# Inner Peace - Ksanti



## spnadmin (Aug 27, 2008)

The search for inner peace -- so much a part of our spiritual practice. Is it elusive -- always one step ahead of us, so close, and then suddenly the world interrupts so rudely and inner peace now seems so far away? 

A respected forum member wrote this  message under an album picture in Birds of Gurbani - Shanti, Shanti, Shanti. Many thanks to that forum member. I was intrigued and have set off on a journey to learn and share. Shanti as I knew her in my limited way is a goddess from the Hindu tradition. And she did not seem to have the same glamour or attractiveness of Shakti. Do we not know of the many schools of yoga that seek to raise the creative, generative energy of Shakti, Kundalini energy? So many sources extolling Skahti. So little said about Shanti.

Who is Shanti? Before she was a goddess, in the ancient scriptures of Sanskrit origina she was Ksanti, she was inner peace.
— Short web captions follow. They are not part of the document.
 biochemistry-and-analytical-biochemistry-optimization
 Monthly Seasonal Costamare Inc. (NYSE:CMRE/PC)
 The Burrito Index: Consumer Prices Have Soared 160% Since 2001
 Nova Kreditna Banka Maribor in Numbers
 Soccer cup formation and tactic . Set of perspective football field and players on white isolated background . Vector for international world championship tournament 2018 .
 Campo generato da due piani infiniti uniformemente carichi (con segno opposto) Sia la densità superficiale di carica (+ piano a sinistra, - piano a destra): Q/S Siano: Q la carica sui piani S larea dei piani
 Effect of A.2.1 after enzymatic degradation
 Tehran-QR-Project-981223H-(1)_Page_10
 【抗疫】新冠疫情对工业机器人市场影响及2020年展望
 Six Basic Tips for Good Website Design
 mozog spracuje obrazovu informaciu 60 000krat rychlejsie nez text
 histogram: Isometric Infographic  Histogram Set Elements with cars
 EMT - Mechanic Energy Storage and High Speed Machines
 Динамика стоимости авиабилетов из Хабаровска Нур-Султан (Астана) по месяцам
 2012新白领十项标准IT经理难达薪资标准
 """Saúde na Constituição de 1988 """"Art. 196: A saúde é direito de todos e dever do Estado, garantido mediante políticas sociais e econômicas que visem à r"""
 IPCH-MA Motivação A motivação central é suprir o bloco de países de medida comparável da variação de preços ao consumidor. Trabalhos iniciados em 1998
And interestingly in the Buddhist tradition she is also patience. Retrieved from Inner peace - Wikipedia, the free encyclopedia

Shanti is I*mner peace* (or *peace of mind*) refers to a state of being mentally or spiritually at peace, with enough knowledge and understanding to keep oneself strong in the face of discord or stress. ....Peace of mind is generally associated with bliss and happiness.

 ...In some cultures, inner peace is considered a state of consciousness or enlightenmentprayer, meditation, T'ai Chi Ch'uan or yoga, for example. Many spiritual practices refer to this peace as an experience of knowing oneself...

Tenzin Gyatso, the 14th Dalai Lama, emphasizes the importance of inner peace in the world:"The question of real, lasting world peace concerns human beings, so basic human feelings are also at its roots. Through inner peace, genuine world peace can be achieved. In this the importance of individual responsibility is quite clear; *an atmosphere of peace must first be created within ourselves, then gradually expanded to include our families, our communities, and ultimately the whole planet." [1]*​Ksanti - the embodiment of patience and forbearance is linked in this way to inner peace in the Sanskrit and Pali scriptures. 

_*Kshanti*_ or _kṣanti'_ (Skt.) or _*khanti*_ (Pali) has been translated as patience, forbearance and forgiveness.[1] It is one of the practices of perfection (Skt./Pali: _paramita_) of both Theravada and Mahayana Buddhism.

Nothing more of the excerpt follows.